▶ [EXERCISE AIM]:
The answer must be every line of the records below that contains the word "Vietnam".

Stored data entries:
:::::

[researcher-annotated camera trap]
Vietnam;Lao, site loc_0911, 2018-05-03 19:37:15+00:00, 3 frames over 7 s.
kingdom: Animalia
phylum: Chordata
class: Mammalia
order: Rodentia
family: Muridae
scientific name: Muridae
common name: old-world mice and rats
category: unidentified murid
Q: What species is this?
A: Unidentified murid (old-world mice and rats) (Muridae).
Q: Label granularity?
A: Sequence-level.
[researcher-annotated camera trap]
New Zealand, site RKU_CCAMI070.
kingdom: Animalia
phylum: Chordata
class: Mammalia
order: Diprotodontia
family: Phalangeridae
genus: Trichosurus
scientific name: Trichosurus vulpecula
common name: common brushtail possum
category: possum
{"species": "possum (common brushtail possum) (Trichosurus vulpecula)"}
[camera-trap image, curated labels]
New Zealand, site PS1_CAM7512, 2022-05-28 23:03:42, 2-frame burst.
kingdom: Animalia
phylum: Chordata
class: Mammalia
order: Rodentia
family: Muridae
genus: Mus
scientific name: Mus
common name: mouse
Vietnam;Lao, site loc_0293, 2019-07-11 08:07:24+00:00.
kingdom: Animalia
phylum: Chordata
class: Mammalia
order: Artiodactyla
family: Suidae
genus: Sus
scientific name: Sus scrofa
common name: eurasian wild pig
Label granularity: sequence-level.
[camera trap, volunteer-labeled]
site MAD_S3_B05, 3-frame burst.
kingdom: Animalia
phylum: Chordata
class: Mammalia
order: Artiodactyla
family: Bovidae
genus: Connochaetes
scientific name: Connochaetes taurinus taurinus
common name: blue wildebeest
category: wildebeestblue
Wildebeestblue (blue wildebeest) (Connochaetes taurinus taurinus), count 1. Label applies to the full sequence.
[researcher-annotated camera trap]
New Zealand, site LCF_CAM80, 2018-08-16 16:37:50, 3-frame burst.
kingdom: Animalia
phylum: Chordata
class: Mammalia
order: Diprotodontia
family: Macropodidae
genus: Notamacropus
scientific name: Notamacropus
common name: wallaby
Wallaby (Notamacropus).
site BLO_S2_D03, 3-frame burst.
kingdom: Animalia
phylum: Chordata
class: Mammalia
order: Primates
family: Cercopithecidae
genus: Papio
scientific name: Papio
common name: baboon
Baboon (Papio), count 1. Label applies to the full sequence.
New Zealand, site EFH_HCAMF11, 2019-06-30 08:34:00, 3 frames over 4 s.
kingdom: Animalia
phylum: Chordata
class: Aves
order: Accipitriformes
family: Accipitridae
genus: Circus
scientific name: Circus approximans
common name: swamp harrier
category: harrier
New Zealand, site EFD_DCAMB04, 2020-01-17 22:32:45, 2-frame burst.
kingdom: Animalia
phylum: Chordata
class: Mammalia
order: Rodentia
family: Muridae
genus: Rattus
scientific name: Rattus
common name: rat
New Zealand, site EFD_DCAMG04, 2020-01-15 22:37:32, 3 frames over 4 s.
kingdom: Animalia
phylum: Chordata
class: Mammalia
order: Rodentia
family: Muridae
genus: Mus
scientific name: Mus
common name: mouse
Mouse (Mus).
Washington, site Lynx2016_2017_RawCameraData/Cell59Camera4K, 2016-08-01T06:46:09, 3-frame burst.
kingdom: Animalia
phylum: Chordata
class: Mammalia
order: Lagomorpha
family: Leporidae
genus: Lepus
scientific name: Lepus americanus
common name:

:::::

▶ [SOLUTION FOR THIS TASK]:
Vietnam;Lao, site loc_0911, 2018-05-03 19:37:15+00:00, 3 frames over 7 s.
Vietnam;Lao, site loc_0293, 2019-07-11 08:07:24+00:00.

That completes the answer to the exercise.